Recruiting without a job title: How to find roles that don't officially exist

Recruiting without a job title

Cloud ninja, tech champion or consultant?

Why job titles in the tech sector hardly say anything today

In traditional recruiting, job titles are the central management tool. But in the IT world of 2025, they are decorative at best - and misleading at worst. The title "Cloud Architect" can describe an enterprise licence salesperson, a project manager with cloud contact or a hands-on tech lead with terraform expertise. Recruiting without a job title

What does this mean in concrete terms for your recruiting?
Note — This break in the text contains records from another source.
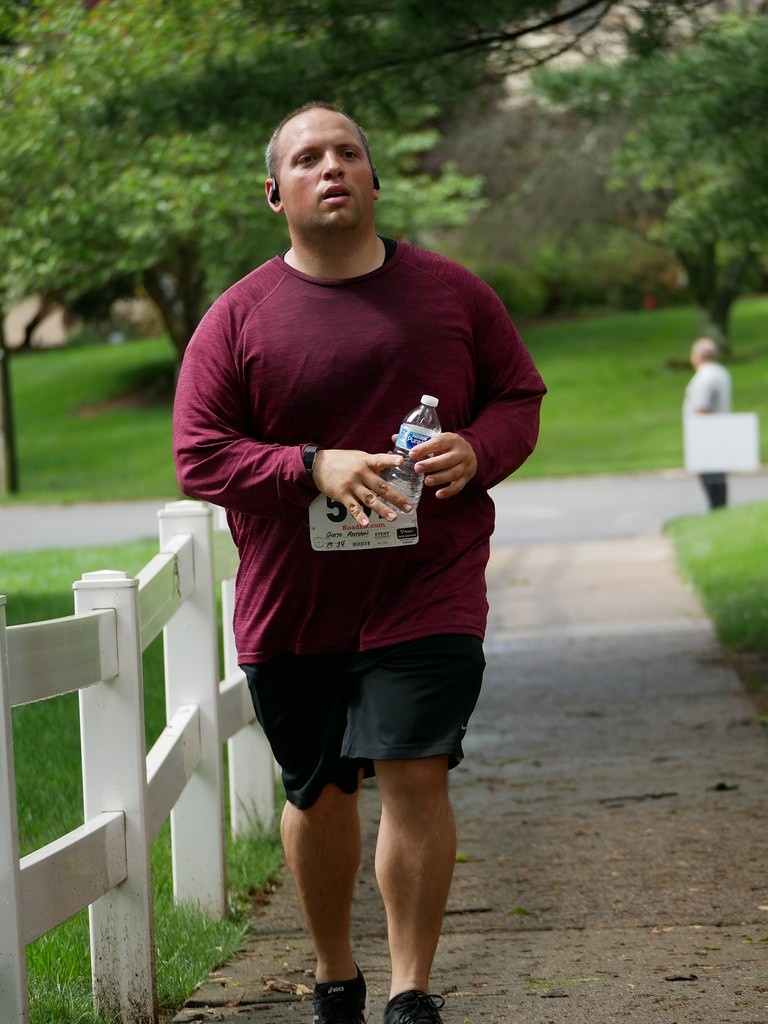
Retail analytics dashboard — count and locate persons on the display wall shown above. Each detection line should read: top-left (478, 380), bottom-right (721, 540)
top-left (682, 338), bottom-right (731, 510)
top-left (174, 102), bottom-right (546, 1024)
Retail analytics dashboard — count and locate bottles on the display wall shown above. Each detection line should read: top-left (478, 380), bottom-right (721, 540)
top-left (381, 394), bottom-right (440, 515)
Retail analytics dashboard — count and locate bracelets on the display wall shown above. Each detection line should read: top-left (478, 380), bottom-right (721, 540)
top-left (303, 444), bottom-right (319, 479)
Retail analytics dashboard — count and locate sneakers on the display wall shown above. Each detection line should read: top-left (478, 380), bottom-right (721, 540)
top-left (383, 990), bottom-right (445, 1024)
top-left (312, 959), bottom-right (367, 1024)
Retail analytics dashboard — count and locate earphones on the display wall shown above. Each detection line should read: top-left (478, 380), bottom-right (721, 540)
top-left (373, 170), bottom-right (380, 190)
top-left (270, 176), bottom-right (281, 203)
  • You exclude the best candidates because they are running under the "wrong" title

  • You get irrelevant hits because you apply Boolean logic to superficial labels

  • You are sourcing inefficiently because you are not thinking about the functional requirements

The most exciting tech talents in particular are often under the radar. One example: A candidate on LinkedIn with the title "Technical Consultant" describes his tasks succinctly as "supporting cloud projects". Only a closer look reveals that he has rolled out Terraform modules productively, designed landing zones for AWS and implemented IAM governance with Vault. He never appears in traditional search queries - he is a top hit for us. They have roles such as "Platform Owner", "Chapter Lead Backend", "Site Reliability Enthusiast" or simply "IT Consultant". They do not appear in any classic search mask because their title does not reflect their function.
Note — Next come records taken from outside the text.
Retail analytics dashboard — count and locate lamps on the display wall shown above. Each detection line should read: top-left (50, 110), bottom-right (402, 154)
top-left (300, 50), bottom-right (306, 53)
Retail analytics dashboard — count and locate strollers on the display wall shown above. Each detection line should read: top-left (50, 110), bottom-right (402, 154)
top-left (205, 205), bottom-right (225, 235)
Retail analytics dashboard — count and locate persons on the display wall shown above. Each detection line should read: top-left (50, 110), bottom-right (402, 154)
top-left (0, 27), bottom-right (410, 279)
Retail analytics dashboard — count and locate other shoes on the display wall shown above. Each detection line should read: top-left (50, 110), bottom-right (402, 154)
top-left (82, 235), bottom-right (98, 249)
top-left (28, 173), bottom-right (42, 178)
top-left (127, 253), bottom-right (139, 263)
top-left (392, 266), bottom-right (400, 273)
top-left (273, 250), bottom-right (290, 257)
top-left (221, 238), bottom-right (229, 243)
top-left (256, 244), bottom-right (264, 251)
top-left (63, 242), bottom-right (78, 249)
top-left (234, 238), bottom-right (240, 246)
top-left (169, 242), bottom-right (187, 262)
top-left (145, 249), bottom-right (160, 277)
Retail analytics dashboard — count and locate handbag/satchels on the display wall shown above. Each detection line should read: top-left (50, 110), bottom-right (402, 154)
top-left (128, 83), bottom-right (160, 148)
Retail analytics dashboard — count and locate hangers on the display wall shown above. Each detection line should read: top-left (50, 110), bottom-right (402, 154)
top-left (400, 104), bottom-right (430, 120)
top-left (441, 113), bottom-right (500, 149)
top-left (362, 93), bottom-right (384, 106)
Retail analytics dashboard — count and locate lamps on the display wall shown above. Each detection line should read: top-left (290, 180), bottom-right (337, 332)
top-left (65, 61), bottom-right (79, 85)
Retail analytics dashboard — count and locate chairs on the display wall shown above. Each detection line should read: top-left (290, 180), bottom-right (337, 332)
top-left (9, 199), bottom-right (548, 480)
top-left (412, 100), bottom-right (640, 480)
How do I recognise whether I am title-driven in my search? Recruiting without a job title

3 typical symptoms of an outdated sourcing strategy

  1. You get too many irrelevant results with every search. → You search for "Cloud Engineer", but mainly find helpdesk admins with cloud certificates.

  2. You spend a lot of time manually checking profiles. → Because you can't read the context from the title.

  3. You rely too heavily on LinkedIn filters like "Current Title". → These are based on self-assessment, internal job levels or HR systems.

If you recognise one or more of these symptoms, you work Title-centred instead of function-oriented. You are not only searching inefficiently - you are systematically missing your target group.

What is functional sourcing really?

How to identify roles based on tasks, not labels

Functional sourcing means evaluating profiles not by title, but by:

  • Responsible tasks (e.g. "Infrastructure as code implemented with Terraform and Ansible")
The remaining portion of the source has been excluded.